In step 1910 the cell measurement data in the training data set is applied to the trained autoencoder and a clustering layer. The clustering layer receives an encoded representation of the cell measurement data from an encoding stage of the autoencoder, and the clustering layer clusters the encoded representations of the cell measurement data to minimise a clustering loss.

In step 1912, each cluster is labelled according to a performance of the cells in the cluster, and the labels are added to the relevant cell measurement data in the training data set to form a labelled training data set. In some embodiments, steps 1904, 1906, 1908, 1910 and 1912 can be performed as described above in the Anomaly Selection and Clustering sections and shown in Figs. 14 and 15.

Finally, in step 1914 a ML model is trained, using the labelled training data set, to evaluate a performance of a cell based on input cell measurement data. The performance of the first cell can be expressed using one or more metrics or parameters, relating to, for example, any of orientation, coverage distance and quality (interference). In some embodiments, the performance of the cell is indicated by one or more of an antenna orientation issue class, a cell coverage distance issue class, and a quality/interference issue class.
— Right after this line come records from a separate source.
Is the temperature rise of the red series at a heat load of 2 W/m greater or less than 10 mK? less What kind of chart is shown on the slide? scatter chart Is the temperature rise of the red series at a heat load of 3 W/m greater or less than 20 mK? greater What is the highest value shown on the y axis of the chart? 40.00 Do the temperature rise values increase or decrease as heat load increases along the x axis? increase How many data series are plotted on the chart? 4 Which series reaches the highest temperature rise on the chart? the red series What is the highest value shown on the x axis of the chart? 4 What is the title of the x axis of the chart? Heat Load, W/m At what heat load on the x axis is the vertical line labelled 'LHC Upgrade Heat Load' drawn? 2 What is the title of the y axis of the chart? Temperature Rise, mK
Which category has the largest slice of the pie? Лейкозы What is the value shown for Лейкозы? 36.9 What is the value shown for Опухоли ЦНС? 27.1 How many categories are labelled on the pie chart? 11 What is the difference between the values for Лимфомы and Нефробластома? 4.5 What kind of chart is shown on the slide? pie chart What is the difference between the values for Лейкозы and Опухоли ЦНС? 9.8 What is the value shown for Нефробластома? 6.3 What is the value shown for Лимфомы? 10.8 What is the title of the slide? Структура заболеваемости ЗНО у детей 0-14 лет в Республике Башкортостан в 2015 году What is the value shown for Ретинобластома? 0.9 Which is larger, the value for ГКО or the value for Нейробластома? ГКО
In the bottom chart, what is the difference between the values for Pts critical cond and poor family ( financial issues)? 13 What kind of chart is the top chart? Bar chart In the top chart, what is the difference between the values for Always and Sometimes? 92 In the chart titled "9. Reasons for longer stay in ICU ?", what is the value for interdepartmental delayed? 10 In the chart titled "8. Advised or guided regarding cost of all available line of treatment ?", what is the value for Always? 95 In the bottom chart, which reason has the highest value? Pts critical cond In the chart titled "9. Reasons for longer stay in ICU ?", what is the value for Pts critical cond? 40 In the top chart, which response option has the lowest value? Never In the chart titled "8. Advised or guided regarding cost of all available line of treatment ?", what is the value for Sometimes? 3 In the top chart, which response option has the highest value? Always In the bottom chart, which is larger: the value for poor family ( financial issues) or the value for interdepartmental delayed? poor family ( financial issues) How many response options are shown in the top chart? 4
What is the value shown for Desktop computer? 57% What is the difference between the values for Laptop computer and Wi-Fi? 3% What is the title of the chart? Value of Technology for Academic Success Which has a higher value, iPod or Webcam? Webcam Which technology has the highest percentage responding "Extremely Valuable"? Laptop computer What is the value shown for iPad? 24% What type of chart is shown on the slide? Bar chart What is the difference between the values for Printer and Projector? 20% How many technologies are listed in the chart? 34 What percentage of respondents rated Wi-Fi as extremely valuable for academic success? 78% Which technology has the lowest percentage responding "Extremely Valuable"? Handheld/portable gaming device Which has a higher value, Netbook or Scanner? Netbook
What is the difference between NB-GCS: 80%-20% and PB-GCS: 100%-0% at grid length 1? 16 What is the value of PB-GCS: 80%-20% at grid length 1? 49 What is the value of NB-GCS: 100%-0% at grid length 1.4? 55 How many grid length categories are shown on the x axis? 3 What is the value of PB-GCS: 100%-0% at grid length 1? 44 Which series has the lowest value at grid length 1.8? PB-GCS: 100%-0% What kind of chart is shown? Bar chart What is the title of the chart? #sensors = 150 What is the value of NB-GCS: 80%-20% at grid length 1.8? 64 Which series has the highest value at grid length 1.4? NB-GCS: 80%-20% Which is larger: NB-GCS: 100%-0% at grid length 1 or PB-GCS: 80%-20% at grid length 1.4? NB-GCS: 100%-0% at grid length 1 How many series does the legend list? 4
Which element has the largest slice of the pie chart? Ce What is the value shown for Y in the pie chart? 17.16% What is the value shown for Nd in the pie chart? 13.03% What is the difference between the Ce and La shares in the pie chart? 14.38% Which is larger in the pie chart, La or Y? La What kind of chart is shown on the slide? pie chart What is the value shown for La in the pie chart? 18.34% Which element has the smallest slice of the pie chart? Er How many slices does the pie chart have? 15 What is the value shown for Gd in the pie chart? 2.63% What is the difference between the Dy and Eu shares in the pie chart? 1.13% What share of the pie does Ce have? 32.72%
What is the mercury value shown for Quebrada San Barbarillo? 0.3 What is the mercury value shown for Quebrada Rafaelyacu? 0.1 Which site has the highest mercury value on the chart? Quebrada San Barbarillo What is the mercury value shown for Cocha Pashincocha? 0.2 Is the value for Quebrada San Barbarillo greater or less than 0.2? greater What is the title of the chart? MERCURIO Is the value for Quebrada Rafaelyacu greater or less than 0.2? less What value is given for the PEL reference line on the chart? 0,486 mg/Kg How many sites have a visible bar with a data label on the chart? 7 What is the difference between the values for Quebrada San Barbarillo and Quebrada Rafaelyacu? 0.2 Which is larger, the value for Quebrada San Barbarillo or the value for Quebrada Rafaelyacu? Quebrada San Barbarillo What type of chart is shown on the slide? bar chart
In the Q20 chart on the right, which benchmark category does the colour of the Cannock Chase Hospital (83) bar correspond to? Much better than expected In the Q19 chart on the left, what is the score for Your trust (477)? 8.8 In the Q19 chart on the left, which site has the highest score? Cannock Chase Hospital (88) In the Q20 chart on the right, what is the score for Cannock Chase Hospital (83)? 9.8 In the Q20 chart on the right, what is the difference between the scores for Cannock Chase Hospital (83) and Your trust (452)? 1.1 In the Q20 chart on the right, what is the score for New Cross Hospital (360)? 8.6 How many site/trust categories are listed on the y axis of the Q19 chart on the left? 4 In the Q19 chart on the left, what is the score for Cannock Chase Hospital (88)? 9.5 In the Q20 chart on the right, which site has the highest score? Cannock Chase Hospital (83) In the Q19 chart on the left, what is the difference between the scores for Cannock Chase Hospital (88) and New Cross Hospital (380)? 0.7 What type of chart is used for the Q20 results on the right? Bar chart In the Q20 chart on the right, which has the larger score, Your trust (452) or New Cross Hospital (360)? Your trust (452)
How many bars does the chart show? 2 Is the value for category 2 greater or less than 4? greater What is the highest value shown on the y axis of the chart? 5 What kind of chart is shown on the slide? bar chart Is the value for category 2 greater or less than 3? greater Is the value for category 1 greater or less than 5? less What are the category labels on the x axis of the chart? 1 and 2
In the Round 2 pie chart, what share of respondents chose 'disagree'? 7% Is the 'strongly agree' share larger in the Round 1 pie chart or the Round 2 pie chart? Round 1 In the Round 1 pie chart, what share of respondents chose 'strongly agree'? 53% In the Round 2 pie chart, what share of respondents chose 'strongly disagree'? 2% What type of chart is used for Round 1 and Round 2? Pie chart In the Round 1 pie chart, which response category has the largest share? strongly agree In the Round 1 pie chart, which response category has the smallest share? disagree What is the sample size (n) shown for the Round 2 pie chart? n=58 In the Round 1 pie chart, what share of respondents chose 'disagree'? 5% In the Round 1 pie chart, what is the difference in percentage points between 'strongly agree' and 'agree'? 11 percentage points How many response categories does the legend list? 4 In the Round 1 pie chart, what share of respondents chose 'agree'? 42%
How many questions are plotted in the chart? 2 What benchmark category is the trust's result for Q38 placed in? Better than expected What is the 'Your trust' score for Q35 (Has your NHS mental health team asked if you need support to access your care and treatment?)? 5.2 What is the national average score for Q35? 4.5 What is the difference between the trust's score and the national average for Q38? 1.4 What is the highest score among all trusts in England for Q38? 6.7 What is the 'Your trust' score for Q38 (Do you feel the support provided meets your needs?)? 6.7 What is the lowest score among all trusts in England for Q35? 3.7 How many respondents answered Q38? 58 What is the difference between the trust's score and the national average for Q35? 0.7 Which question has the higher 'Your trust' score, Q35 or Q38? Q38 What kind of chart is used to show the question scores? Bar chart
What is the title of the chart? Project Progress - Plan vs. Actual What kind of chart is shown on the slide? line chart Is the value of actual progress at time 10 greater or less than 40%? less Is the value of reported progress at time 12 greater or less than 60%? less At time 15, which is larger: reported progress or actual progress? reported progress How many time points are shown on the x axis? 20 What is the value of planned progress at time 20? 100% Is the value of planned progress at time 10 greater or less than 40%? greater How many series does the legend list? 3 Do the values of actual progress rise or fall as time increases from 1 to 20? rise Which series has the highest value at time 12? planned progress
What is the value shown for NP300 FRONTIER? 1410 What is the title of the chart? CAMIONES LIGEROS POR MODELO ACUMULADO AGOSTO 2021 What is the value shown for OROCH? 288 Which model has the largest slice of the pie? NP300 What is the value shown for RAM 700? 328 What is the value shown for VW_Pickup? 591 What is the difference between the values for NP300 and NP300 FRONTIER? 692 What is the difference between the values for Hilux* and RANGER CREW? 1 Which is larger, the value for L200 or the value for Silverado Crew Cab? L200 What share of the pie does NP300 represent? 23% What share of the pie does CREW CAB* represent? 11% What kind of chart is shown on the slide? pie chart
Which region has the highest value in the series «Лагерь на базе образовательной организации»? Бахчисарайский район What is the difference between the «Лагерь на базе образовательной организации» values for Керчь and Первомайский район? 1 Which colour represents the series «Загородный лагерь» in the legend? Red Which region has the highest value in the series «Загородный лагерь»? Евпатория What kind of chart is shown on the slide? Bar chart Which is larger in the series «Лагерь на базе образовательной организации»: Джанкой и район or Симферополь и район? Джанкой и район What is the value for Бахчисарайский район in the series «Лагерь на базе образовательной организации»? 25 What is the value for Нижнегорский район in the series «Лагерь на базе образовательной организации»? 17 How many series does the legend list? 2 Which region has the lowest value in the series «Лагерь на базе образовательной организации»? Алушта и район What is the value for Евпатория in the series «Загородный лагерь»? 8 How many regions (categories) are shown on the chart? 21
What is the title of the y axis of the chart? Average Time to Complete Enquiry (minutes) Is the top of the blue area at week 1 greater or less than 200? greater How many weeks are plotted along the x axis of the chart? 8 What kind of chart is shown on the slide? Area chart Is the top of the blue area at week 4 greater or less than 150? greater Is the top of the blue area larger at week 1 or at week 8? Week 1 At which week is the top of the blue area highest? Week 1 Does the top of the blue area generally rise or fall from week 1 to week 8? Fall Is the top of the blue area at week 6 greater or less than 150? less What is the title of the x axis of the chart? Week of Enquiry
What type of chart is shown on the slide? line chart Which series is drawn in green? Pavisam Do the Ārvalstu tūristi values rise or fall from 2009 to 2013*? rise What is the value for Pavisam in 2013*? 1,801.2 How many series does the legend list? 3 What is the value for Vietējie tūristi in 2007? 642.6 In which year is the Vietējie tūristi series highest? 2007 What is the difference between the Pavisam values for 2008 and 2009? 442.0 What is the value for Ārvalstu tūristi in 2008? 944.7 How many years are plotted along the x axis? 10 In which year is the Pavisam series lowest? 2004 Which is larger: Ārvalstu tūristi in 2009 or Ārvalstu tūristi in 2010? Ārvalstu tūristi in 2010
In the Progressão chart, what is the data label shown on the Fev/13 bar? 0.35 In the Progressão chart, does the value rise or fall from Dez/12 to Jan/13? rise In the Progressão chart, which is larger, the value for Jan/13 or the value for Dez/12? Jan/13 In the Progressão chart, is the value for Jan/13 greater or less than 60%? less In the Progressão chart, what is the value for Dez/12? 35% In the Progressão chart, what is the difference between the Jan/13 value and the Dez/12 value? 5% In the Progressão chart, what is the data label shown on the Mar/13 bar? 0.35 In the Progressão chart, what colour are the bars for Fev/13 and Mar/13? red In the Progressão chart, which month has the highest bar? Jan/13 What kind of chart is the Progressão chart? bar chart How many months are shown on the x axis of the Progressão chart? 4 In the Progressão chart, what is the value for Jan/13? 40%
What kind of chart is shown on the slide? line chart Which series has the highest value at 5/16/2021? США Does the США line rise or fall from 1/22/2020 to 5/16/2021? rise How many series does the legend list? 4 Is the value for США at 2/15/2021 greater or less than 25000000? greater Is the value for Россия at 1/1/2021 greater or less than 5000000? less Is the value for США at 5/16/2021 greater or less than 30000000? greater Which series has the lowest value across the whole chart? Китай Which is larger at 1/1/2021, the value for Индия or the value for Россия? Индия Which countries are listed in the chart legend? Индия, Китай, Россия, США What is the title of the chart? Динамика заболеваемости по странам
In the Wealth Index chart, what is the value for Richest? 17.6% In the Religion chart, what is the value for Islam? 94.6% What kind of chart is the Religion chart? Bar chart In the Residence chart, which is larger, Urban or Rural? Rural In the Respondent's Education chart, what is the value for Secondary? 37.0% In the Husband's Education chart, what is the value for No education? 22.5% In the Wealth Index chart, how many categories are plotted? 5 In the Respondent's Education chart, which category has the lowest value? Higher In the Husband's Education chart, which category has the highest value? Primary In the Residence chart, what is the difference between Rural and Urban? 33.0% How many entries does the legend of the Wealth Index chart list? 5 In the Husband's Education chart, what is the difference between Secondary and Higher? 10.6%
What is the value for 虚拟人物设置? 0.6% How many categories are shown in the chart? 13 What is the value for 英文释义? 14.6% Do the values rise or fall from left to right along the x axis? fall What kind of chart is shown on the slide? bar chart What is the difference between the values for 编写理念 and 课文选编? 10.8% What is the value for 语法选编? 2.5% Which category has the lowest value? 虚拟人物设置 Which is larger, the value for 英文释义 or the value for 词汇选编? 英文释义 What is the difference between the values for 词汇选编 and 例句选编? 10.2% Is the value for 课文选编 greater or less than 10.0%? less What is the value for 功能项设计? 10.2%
Step 1914 can performed as described above in the Model Training section.

In some embodiments, the ML model is a deep learning CNN model. In particular embodiments, the ML model is a skip-connect deep learning CNN model.

The foregoing merely illustrates the principles of the disclosure. Various modifications and alterations to the described embodiments will be apparent to those skilled in the art in view of the teachings herein. It will thus be appreciated that those skilled in the art will be able to devise numerous systems, arrangements, and procedures that, although not explicitly shown or described herein, embody the principles of the disclosure and can be thus within the scope of the disclosure. Various exemplary embodiments can be used together with one another, as well as interchangeably therewith, as should be understood by those having ordinary skill in the art.